#### [Task brief]
Transcribe exactly everything in the data below from the line containing "scientific name: Rhipidura" down to the line containing "[crowd-labeled camera trap]", both lines included and nothing further.
—————
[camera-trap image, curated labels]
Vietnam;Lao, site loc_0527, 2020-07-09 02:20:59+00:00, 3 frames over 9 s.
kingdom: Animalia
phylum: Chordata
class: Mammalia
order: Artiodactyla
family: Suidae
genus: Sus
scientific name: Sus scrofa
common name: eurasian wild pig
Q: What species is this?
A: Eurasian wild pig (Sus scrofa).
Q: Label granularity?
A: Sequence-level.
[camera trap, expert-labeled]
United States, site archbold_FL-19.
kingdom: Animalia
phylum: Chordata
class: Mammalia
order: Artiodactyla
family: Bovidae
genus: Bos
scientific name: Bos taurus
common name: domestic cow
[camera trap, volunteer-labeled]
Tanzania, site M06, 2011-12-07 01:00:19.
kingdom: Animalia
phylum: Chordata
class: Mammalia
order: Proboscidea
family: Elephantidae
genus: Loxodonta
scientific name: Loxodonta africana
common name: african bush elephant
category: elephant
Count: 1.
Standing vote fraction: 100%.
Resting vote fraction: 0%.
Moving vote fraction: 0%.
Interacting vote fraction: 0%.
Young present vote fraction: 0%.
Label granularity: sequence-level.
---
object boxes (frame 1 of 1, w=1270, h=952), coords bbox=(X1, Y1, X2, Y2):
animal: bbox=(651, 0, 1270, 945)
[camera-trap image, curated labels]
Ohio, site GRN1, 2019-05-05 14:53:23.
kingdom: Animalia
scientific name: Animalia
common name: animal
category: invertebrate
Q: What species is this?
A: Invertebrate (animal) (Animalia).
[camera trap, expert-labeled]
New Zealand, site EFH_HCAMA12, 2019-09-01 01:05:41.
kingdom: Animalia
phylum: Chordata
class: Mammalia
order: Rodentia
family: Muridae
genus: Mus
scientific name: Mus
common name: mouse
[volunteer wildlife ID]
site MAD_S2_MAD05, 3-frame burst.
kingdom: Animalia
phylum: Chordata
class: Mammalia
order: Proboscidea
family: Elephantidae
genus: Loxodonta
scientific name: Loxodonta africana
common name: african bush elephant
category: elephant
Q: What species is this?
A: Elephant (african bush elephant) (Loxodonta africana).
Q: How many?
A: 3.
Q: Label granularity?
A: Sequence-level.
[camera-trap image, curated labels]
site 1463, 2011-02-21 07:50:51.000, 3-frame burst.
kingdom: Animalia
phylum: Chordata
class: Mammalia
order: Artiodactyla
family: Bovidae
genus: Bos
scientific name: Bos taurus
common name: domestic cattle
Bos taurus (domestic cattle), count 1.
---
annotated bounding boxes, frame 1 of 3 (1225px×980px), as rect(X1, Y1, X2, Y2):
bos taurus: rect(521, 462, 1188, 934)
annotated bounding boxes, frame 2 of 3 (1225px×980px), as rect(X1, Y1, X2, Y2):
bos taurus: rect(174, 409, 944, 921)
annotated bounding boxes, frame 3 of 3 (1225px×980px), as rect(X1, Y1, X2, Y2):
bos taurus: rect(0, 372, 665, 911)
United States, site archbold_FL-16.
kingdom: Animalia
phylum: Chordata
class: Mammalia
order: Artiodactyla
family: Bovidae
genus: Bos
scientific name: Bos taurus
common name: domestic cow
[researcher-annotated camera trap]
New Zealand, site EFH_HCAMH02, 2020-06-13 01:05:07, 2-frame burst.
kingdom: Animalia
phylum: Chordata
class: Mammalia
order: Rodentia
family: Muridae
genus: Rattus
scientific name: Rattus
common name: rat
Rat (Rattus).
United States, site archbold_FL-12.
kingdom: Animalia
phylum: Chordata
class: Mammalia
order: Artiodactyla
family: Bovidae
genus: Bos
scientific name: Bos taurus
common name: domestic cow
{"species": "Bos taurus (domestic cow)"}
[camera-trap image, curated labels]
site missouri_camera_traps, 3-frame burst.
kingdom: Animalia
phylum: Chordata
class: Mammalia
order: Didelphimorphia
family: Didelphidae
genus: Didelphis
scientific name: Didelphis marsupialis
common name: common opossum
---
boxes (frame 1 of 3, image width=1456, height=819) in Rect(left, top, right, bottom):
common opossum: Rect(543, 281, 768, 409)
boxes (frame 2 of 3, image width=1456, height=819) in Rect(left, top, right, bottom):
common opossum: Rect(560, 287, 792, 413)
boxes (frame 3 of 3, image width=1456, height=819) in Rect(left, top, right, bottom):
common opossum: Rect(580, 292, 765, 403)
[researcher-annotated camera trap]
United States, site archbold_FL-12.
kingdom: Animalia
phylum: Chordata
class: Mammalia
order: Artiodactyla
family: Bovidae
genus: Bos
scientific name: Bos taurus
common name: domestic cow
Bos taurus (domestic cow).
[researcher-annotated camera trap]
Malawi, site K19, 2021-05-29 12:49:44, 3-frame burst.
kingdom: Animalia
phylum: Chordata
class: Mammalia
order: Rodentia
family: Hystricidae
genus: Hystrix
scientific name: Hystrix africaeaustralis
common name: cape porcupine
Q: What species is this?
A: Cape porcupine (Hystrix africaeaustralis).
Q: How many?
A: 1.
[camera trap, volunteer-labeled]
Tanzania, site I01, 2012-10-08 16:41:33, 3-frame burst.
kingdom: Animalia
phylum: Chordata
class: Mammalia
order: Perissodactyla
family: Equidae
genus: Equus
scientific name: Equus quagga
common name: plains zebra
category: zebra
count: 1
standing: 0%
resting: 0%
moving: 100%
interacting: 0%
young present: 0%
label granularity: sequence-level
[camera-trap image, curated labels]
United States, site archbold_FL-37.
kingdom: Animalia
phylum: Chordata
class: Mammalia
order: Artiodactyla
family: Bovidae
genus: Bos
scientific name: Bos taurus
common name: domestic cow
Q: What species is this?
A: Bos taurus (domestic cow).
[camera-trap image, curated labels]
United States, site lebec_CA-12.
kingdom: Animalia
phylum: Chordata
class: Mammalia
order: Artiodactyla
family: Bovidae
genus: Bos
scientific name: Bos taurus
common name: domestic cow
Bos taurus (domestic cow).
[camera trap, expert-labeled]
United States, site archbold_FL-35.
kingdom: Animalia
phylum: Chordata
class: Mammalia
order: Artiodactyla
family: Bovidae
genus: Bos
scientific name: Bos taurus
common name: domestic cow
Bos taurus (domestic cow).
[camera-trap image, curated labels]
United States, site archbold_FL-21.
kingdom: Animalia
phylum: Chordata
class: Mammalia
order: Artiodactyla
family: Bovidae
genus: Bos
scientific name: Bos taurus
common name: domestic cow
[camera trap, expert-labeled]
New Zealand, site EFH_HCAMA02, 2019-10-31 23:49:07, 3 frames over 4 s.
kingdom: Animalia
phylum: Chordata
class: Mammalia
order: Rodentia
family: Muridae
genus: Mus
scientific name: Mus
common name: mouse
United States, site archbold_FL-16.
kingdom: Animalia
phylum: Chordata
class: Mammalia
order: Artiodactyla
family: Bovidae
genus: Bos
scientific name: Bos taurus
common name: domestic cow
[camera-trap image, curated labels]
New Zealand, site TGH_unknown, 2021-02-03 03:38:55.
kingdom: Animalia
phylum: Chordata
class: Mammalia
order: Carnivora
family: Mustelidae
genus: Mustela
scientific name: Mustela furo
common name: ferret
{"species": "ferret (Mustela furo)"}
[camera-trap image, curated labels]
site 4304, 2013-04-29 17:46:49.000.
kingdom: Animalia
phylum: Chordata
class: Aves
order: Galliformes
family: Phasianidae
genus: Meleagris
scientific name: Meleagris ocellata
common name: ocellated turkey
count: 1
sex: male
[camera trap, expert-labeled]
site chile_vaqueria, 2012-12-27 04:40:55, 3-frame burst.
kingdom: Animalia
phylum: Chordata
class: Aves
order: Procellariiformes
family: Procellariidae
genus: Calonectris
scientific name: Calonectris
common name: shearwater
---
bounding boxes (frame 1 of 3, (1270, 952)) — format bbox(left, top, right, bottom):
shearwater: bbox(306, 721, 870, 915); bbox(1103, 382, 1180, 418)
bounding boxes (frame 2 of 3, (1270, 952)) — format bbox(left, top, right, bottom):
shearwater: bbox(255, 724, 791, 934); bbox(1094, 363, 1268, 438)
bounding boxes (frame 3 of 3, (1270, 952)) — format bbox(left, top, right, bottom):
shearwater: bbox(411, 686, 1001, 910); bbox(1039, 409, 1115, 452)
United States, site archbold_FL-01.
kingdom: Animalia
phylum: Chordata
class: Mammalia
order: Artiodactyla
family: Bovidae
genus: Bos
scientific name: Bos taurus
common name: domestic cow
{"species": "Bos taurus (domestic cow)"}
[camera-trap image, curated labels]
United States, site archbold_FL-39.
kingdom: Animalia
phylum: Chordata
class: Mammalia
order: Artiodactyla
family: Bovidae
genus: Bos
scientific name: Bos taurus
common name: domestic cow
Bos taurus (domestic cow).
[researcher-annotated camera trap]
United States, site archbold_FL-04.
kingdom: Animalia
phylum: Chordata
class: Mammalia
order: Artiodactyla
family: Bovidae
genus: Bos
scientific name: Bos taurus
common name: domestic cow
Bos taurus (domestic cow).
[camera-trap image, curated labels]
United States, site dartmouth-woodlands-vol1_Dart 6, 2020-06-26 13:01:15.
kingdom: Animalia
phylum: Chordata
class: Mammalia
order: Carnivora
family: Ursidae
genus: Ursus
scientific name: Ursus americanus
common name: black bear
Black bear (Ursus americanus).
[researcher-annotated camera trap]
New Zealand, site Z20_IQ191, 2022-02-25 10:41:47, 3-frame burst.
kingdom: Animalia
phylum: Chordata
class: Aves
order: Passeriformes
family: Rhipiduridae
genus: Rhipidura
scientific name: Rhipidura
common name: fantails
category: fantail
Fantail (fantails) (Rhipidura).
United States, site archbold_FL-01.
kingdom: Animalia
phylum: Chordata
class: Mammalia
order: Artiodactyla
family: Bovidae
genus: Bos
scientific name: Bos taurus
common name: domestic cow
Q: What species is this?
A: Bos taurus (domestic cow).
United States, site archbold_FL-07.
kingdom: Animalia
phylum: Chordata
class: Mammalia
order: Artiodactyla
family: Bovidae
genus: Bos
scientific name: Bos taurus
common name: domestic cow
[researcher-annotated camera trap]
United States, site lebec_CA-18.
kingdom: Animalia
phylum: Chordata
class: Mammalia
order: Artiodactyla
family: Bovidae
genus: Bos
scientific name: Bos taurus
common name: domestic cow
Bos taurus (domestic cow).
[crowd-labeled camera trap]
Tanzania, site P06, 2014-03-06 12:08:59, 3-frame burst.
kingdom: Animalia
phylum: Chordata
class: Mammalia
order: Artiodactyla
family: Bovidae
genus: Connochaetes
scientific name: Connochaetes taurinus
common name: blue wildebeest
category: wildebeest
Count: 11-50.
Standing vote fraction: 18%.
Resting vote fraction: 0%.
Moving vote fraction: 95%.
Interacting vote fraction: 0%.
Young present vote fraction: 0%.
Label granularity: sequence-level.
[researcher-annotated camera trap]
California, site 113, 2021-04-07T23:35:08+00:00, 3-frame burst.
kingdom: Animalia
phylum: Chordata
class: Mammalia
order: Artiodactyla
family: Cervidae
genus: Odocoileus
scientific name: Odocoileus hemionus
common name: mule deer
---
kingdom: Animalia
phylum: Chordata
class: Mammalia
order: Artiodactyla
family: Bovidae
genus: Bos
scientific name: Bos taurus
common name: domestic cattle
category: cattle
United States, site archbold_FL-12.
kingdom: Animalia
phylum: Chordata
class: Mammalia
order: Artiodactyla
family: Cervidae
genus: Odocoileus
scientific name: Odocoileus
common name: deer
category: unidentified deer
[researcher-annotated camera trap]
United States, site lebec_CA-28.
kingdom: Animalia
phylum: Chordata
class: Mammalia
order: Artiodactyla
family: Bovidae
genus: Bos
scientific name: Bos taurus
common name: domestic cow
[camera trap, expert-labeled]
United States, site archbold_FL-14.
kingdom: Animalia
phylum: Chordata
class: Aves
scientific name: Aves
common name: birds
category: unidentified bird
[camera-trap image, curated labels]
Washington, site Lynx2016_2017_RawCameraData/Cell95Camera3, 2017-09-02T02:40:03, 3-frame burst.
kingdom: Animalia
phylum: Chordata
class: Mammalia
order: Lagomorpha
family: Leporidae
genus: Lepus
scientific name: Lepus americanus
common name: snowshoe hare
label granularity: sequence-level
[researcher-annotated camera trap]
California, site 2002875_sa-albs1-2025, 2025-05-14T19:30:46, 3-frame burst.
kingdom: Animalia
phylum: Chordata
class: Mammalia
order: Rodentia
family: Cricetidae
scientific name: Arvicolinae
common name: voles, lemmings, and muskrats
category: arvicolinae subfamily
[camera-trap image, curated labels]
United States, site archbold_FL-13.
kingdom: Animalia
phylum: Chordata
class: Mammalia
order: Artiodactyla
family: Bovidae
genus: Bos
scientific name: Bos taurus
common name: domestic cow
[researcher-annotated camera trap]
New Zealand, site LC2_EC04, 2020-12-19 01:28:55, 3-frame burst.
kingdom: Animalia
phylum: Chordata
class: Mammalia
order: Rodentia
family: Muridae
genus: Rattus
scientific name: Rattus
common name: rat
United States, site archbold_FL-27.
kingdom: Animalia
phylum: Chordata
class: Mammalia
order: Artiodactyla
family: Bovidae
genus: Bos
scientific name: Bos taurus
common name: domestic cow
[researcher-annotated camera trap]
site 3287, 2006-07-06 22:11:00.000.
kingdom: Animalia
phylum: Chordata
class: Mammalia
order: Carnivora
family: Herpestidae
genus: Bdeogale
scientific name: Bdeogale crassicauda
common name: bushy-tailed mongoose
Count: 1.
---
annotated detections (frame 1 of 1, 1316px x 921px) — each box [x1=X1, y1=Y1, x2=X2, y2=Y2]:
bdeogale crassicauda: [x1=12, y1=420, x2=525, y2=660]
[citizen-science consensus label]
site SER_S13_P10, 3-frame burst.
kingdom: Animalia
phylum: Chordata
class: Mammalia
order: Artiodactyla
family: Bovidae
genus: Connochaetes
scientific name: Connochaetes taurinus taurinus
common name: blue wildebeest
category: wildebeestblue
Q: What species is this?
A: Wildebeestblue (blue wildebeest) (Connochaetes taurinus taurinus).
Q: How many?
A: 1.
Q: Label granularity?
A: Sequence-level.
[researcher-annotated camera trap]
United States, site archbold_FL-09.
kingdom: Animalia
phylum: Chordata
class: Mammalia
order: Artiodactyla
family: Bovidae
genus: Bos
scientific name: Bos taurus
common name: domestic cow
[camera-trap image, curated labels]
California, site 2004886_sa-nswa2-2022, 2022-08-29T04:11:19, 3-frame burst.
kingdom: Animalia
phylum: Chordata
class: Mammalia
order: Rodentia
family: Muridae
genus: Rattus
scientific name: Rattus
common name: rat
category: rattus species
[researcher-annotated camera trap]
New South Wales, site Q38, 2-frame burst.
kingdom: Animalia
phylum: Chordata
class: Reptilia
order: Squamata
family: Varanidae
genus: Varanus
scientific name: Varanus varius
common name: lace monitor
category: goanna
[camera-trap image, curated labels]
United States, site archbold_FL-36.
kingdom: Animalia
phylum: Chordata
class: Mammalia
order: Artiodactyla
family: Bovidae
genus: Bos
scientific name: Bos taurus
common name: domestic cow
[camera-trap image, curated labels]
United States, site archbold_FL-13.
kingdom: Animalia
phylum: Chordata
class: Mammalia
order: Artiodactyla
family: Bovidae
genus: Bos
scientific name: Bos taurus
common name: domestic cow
—————
#### [Response box]
scientific name: Rhipidura
common name: fantails
category: fantail
Fantail (fantails) (Rhipidura).
United States, site archbold_FL-01.
kingdom: Animalia
phylum: Chordata
class: Mammalia
order: Artiodactyla
family: Bovidae
genus: Bos
scientific name: Bos taurus
common name: domestic cow
Q: What species is this?
A: Bos taurus (domestic cow).
United States, site archbold_FL-07.
kingdom: Animalia
phylum: Chordata
class: Mammalia
order: Artiodactyla
family: Bovidae
genus: Bos
scientific name: Bos taurus
common name: domestic cow
[researcher-annotated camera trap]
United States, site lebec_CA-18.
kingdom: Animalia
phylum: Chordata
class: Mammalia
order: Artiodactyla
family: Bovidae
genus: Bos
scientific name: Bos taurus
common name: domestic cow
Bos taurus (domestic cow).
[crowd-labeled camera trap]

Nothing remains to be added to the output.